I write because it’s important to me. It’s important to me because I think that I will wake up one day and be a good writer. I write because one day I will wake up and I will be old and I won’t remember a god damn thing.

I got honked at yesterday. I was in the cross walk legally. And the woman in her shiny SUV honked at me for crossing the street legally. She startled me. I looked at her, she looked back like I was crazy. I looked at the crosswalk signal—which to be fair was blinking—but it definitely gave me right of way. And I looked back at her. And she kept giving me that glare. I really didn’t understand why.

I also almost got hit by a man not paying attention. All of my close calls have happened when cars make right turns. I understand that it sucks to drive in the morning and you might not be awake. But please pay attention to pedestrians. Especially ones crossing legally.

Do I even want to remember these things? I mean, what is the value of saying that I watched several episodes of Star Trek TNG tonight?

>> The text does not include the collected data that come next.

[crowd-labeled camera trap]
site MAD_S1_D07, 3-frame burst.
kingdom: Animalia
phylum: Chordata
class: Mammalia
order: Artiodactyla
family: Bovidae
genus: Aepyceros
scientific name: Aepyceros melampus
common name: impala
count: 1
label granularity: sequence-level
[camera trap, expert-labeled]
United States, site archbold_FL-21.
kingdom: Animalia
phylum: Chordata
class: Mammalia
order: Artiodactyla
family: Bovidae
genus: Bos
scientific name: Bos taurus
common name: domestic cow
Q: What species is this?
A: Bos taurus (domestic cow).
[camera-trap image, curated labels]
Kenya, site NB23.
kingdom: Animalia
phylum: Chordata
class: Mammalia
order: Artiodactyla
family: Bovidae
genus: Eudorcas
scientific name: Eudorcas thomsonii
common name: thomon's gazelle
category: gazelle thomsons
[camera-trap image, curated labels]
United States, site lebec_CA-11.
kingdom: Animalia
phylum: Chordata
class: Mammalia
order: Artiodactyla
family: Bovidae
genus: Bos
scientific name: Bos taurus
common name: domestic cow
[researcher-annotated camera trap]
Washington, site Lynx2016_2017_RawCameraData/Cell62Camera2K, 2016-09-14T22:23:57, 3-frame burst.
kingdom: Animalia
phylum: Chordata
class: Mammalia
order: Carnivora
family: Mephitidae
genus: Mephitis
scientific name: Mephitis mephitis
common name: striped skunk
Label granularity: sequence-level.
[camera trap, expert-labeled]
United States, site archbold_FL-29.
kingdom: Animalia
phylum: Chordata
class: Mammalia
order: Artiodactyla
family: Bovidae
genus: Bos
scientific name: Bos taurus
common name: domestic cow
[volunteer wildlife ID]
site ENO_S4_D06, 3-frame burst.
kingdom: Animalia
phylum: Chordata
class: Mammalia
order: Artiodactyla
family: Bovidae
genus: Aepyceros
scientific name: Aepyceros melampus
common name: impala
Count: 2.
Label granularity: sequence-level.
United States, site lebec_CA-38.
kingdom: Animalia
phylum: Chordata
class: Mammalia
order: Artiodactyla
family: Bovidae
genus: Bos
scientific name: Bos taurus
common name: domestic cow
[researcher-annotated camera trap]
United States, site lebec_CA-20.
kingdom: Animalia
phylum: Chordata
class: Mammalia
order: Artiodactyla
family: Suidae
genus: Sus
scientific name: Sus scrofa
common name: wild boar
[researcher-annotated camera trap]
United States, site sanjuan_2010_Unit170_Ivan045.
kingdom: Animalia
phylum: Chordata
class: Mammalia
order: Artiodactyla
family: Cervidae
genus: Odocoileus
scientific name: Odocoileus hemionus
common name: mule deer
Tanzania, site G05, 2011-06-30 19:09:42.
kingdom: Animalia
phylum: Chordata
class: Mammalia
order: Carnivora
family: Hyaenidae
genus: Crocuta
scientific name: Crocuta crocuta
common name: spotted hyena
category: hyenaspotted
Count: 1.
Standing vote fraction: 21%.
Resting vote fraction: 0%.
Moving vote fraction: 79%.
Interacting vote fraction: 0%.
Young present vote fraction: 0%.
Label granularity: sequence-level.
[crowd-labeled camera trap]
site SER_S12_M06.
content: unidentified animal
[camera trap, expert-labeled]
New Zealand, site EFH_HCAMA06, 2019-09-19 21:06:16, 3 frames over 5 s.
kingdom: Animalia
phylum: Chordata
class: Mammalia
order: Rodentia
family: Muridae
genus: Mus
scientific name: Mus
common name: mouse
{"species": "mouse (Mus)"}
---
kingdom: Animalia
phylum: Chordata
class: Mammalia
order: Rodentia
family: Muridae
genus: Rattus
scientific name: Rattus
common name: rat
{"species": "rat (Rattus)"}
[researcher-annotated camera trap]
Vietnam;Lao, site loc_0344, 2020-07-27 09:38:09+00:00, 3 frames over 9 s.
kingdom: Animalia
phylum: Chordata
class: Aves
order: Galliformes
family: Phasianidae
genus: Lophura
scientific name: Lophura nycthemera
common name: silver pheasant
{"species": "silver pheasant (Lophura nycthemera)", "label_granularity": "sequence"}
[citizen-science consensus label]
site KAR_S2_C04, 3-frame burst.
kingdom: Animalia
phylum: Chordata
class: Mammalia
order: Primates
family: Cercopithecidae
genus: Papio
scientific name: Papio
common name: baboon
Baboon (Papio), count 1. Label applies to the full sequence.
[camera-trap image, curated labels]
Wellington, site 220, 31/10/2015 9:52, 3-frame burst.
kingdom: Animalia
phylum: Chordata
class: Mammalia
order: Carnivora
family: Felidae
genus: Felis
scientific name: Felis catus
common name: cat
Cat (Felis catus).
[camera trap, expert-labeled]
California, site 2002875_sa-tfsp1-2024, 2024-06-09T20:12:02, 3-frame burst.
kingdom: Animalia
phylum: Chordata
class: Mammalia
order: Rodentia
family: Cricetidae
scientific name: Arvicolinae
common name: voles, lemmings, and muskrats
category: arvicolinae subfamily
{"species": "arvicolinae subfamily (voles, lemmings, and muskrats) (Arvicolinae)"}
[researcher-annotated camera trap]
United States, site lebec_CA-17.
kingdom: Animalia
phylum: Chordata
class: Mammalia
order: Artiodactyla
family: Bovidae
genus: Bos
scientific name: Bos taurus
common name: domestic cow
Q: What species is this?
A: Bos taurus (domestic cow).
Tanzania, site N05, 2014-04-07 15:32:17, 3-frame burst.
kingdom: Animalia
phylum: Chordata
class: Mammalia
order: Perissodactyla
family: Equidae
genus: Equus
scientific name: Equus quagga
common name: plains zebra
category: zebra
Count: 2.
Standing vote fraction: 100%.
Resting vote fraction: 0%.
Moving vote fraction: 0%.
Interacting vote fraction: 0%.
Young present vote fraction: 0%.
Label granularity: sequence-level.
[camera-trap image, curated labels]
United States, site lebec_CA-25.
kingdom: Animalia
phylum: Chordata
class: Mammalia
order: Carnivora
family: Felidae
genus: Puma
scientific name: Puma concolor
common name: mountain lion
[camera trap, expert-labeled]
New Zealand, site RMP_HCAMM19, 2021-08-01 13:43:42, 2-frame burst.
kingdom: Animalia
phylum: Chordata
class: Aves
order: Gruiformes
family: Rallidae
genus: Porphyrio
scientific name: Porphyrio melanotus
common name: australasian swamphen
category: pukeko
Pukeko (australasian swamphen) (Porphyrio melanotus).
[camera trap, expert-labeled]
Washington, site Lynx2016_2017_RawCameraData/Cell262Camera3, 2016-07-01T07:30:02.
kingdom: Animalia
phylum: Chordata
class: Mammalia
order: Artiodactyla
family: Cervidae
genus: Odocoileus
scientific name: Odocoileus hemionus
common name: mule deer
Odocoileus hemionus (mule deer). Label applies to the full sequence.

I cooked buckwheat noodles and hung out casually. What the hell do I say about a life where the substance is so insubstantive and the material is so immaterial?

NPR played the first TED talk on their radio show. I listen to a lot of RadioLab and NPR. I record bits and pieces of my life hoping to send it far into the future. And no matter how hard I try there is a very real possibility it will fade into the ether.

Because Aristophanes may have lost the competition but he won in the history books because his play was the only one preserved. We destroyed our society in the Dark Ages, and a few scholars in the Arab world kept fractional libraries. Then we burned down the libraries, rediscovered our history and tried to put the pieces of the puzzle back together.

History is history. We lose so much. And maybe that’s not bad. Among the great scientific discoveries are the terrible realities. Rape, war, starvation, strife, torture, and hatred. For we are animals at the end of the day. And we record Mother Nature in its raw brutality. The act of recording is what makes it brutal. Plenty of animals die slowly as they are disemboweled and eaten alive every day. Because we have no moral association with these actions there is no outrage. We are slowly clawing our way out of the Sarlac pit; pretending to be more civilized than the giant space slug inside all of us.

And what I write is hopefully but a small contribution to that movement.